ELWS  = extreme low water spring tide level, usually near equinoxes.

EHWS  = extreme high water spring tide level (usually near March and September equinoxes).

emersed  = not covered by water.

epidermal  = of or relating to the epidermis.

epidermis  = thin outer layer of the skin.

epipodial  = (adj.) of the epipodium (collar or circlet running round sides of foot of some gastropods).

epithelium  = tissue forming outer layer of the body surface, organs and blood vessels, and inner surfaces of alimentary canal and other hollow structures.

haemolymph  = circulating fluid in molluscs which carries nutrients, waste and hormones. Analogous to vertebrate blood, but most molluscs have copper-based haemocyanin in it, instead of red haemoglobin, to carry oxygen. It may be tinged blue when oxygenated; colourless when depleted of oxygen.

head scar  = term used by many British authors for patch of different shell-material, and often different colour, near vertex of interior of limpet shell. Misnomer as the mobile head, free of any attachment to the shell or mantle-roof of the nuchal cavity cannot make a scar and is not located below the vertex. A preferable term is “vertex patch”.

height  = (of limpet) perpendicular distance from apex to plane of aperture-rim; best measured with callipers or untilted lateral photograph.

hyaline shield  = transparent sheet of chitin at anterior of radula that rests on bolsters of odontophore; attachment point for retractor muscles of radula.

immersed  = covered by water.

jaw  = unarticulated chitinous structure which encloses inner lips of Patella spp. at sides and anterior. Helps retain food particles cut by radula.

 legit = (abbreviation; leg.) collected/ found by.

licker  = cuticularized structure with plate-like ridges and deep transverse grooves at tip of radula of Patella spp.; retains and sweeps up food particles.

mantle  = sheet of tissue covering visceral mass of molluscs. Secretes shell of shelled species.

mantle skirt  = extension of mantle beyond viscera as a flap roofing nuchal cavity containing head, anus and  genital and renal openings, and forming a groove for gills around the periphery of patellid limpets.

myostracum  = scar made by the horseshoe-shaped pedal retractor muscle.

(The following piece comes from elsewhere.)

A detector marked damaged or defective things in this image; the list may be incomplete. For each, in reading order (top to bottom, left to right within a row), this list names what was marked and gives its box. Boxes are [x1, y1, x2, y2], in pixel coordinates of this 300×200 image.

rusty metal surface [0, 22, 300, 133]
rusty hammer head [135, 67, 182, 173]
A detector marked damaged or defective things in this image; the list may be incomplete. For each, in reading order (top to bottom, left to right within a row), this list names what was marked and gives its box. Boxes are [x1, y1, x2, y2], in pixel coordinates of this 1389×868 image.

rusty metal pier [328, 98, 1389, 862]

nuchal  = (adj.) of nape of the neck.

nuchal cavity  = cavity roofed by mantle skirt which contains head of limpet.

pedal retractor muscle  = (abb. PRM, a.k.a. shell muscle, or columellar muscle) bundles of muscle arranged in a horseshoe which connect the shell to the foot.

pericardium  = sac containing the heart.

porcelaneous  = resembling vitreous glazed ceramic material.

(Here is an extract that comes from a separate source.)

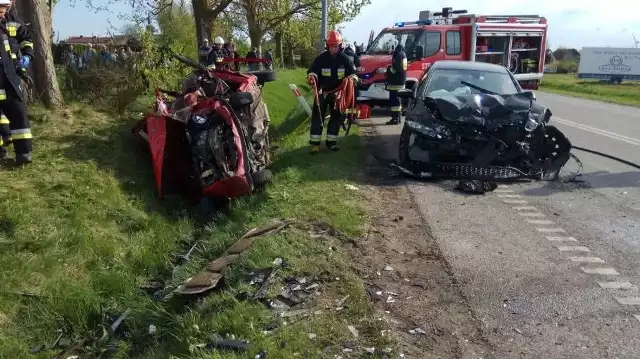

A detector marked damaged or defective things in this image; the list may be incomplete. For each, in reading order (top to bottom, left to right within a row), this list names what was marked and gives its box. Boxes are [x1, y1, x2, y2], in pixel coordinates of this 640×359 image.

overturned red car [132, 54, 276, 204]
heavily damaged black car [392, 60, 572, 184]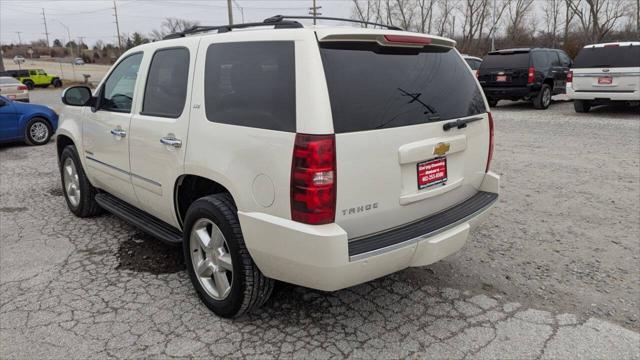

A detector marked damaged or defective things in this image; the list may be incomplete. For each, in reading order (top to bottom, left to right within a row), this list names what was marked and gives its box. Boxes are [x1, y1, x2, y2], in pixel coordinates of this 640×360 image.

cracked asphalt pavement [0, 90, 636, 358]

protandrous  = of a species in which individuals are initially male and become female later in life.

scar  = mark on shell made by attachment point of muscle or mantle.

thallus  = (pl. thalli)  plant-like body of mature algae, which lacks plant features such as distinctly functioning stems, leaves and roots.

trochophore  = spherical or pear-shaped larva that swims with aid of girdle of cilia. Stage preceding veliger, passed within gastropod egg in most species but  free in plankton for patellid limpets.

tricuspid  = (of teeth) having three points.

unicuspid  = (of tooth) having a single point.

veliger  = shelled larva of marine gastropod or bivalve mollusc which swims by beating cilia of a velum (bilobed flap).

vertex  = angle at highest point on interior of limpet-shell; used  to distinguish from the highest point, apex, on the exterior. Gmelin used “vertex” when describing the interior of P. ulyssiponensis, and in classical Latin “vertex” was used for the “pole of the heavens”; obviously only seen from below.

 vertex patch  = layer of different shell-material, and often different colour, at vertex of interior of limpet shell. (See “head scar”.)